__SET TASK__
Please present the lines below as a numbered list, leaving out the blank lines.

Spatial reasoning records:
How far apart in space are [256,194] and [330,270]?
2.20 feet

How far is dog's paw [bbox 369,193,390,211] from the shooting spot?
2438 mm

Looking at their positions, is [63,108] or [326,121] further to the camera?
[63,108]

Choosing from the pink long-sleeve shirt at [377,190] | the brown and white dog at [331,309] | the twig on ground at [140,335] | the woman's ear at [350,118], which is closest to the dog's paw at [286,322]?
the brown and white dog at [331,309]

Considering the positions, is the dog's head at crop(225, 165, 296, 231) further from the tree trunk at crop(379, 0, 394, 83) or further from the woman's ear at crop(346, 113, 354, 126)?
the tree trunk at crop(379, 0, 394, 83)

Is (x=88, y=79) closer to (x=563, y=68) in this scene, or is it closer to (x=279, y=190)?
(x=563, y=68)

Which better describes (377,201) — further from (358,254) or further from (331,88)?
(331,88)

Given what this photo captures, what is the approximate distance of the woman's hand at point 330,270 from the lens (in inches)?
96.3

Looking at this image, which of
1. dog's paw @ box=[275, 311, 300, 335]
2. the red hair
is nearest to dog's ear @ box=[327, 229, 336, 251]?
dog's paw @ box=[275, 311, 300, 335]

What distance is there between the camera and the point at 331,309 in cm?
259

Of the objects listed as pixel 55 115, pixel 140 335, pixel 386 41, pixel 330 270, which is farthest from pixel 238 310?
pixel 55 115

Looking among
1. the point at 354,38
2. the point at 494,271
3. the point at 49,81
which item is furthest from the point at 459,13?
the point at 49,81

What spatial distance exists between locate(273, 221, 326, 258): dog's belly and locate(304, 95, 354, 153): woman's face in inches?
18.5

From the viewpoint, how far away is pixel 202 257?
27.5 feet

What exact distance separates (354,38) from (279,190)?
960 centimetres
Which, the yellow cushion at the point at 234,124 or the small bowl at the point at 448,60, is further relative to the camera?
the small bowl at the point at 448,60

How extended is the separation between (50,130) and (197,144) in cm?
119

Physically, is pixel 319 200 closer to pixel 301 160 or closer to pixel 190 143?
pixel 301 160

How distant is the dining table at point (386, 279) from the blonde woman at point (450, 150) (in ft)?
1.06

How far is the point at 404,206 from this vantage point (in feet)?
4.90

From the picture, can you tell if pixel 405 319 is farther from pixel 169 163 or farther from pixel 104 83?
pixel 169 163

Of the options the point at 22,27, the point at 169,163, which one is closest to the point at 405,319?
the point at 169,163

__OUTPUT__
1. How far apart in space are [256,194] and [330,270]?
2. 2.20 feet
3. How far is dog's paw [bbox 369,193,390,211] from the shooting spot?
4. 2438 mm
5. Looking at their positions, is [63,108] or [326,121] further to the camera?
6. [63,108]
7. Choosing from the pink long-sleeve shirt at [377,190] | the brown and white dog at [331,309] | the twig on ground at [140,335] | the woman's ear at [350,118], which is closest to the dog's paw at [286,322]?
8. the brown and white dog at [331,309]
9. Considering the positions, is the dog's head at crop(225, 165, 296, 231) further from the tree trunk at crop(379, 0, 394, 83) or further from the woman's ear at crop(346, 113, 354, 126)?
10. the tree trunk at crop(379, 0, 394, 83)
11. Is (x=88, y=79) closer to (x=563, y=68) in this scene, or is it closer to (x=279, y=190)?
12. (x=563, y=68)
13. Which better describes (377,201) — further from (358,254) or further from (331,88)?
14. (331,88)
15. Given what this photo captures, what is the approximate distance of the woman's hand at point 330,270 from the lens (in inches)?
16. 96.3
17. Looking at this image, which of
18. 1. dog's paw @ box=[275, 311, 300, 335]
19. 2. the red hair
20. is nearest to dog's ear @ box=[327, 229, 336, 251]?
21. dog's paw @ box=[275, 311, 300, 335]
22. What distance is there between the camera and the point at 331,309 in cm?
23. 259
24. Of the objects listed as pixel 55 115, pixel 140 335, pixel 386 41, pixel 330 270, which is farthest from pixel 238 310?
25. pixel 55 115
26. Looking among
27. 1. the point at 354,38
28. 2. the point at 494,271
29. 3. the point at 49,81
30. which item is furthest from the point at 459,13?
31. the point at 49,81
32. What spatial distance exists between locate(273, 221, 326, 258): dog's belly and locate(304, 95, 354, 153): woman's face in inches?
33. 18.5
34. From the viewpoint, how far away is pixel 202 257?
35. 27.5 feet
36. What exact distance separates (354,38) from (279,190)?
37. 960 centimetres
38. Which, the yellow cushion at the point at 234,124 or the small bowl at the point at 448,60, is further relative to the camera?
39. the small bowl at the point at 448,60
40. How extended is the separation between (50,130) and (197,144) in cm?
41. 119
42. Physically, is pixel 319 200 closer to pixel 301 160 or closer to pixel 190 143?
43. pixel 301 160
44. How distant is the dining table at point (386, 279) from the blonde woman at point (450, 150) (in ft)?
45. 1.06
46. How far is the point at 404,206 from this vantage point (in feet)?
47. 4.90
48. From the picture, can you tell if pixel 405 319 is farther from pixel 169 163 or farther from pixel 104 83?
49. pixel 169 163
50. Of the options the point at 22,27, the point at 169,163, which one is closest to the point at 405,319?
51. the point at 169,163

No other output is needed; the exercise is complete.